Ma se Bonatti andava in pace molti lo seguirono senza lo stesso rispetto. E l’Amazzonia divenne terra di conquista. In cinquant’anni secondo il WWF un quinto della foresta è stato disboscato. Mentre nel sud-est asiatico la deforestazione è in gran parte causata dalle piantagioni di olio di palma, qui è la soia a farla da padrone. E sempre in funzione della nostra alimentazione, visto che la soia è uno dei principali ingredienti della dieta degli animali da allevamento.
Ma se la soia è una delle principali cause della deforestazione, c’è poi la raccolta del legname, e poi ancora le infrastrutture, soprattutto quelle energetiche. 412 dighe (avete letto bene: quattrocentododici dighe), di cui ben 256 nel solo Brasile.
Una delle più gravi minacce è rappresentata dalla diga Jirau realizzata dalla GDF SUEZ, uno dei principali sponsor dell’appena terminato Giro d’Italia.
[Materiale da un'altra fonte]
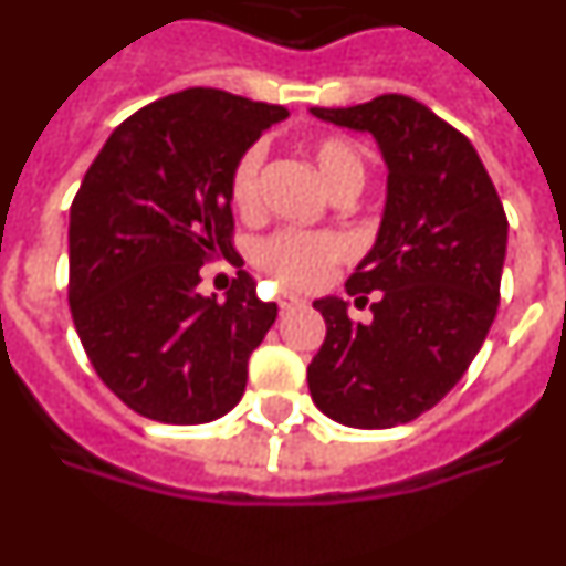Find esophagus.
Wrapping results in <instances>:
<instances>
[{
    "instance_id": "esophagus-1",
    "label": "esophagus",
    "mask_w": 566,
    "mask_h": 566,
    "mask_svg": "<svg viewBox=\"0 0 566 566\" xmlns=\"http://www.w3.org/2000/svg\"><path fill=\"white\" fill-rule=\"evenodd\" d=\"M277 306L283 308V312H289V308L303 306V297H297V294H292V292H280L277 294Z\"/></svg>"
}]
</instances>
Tanta energia perché il Brasile – che dell’Amazzonia possiede il 65% – è uno dei motori dello sviluppo nel mondo, uno dei paesi del BRICS (Brasile, Russia, India, Cina, Sudafrica). O forse lo era, se stiamo agli ultimi dati che riportano un PIL che cresce solo di un misero 0,2%. Forse i presidenti “di sinistra” non hanno distrutto a sufficienza? Ora il Brasile punta molto sui mondiali di calcio per un rilancio economico (un po’ come l’Italia con l’EXPO di Milano…), ma forse è una speranza infondata. Nemmeno la popolazione ci crede molto, visto che un brasiliano su due i mondiali neanche li vorrebbe.
Così il suo sviluppo dai piedi d’argilla sta lasciando per strada una foresta sempre più saccheggiata e popolazioni sempre più straniere in terra propria, che proprio approfittando del palcoscenico dei mondiali di calcio cercano di far conoscere al mondo i loro diritti calpestati. Gli indios che non vogliono fare la fine dei pellerossa dell’America del nord, deportati in minuscole riserve.
Sicuro che tutto questo il governo di Brasilia durante i mondiali cercherà di nasconderlo agli occhi del mondo, così come i nostri telecronisti sicuramente non diranno che la prima partita dei Mondiali dell’Italia si giocherà nel nuovissimo stadio di Manaus, che dell’Amazzonia è la capitale. E che la Arena da Amazonia, uno stadio da 40.000 posti costato 250 milioni di euro, è destinato a rimanere inutilizzato. Un’altra minuscola porzione di Amazzonia gettata via.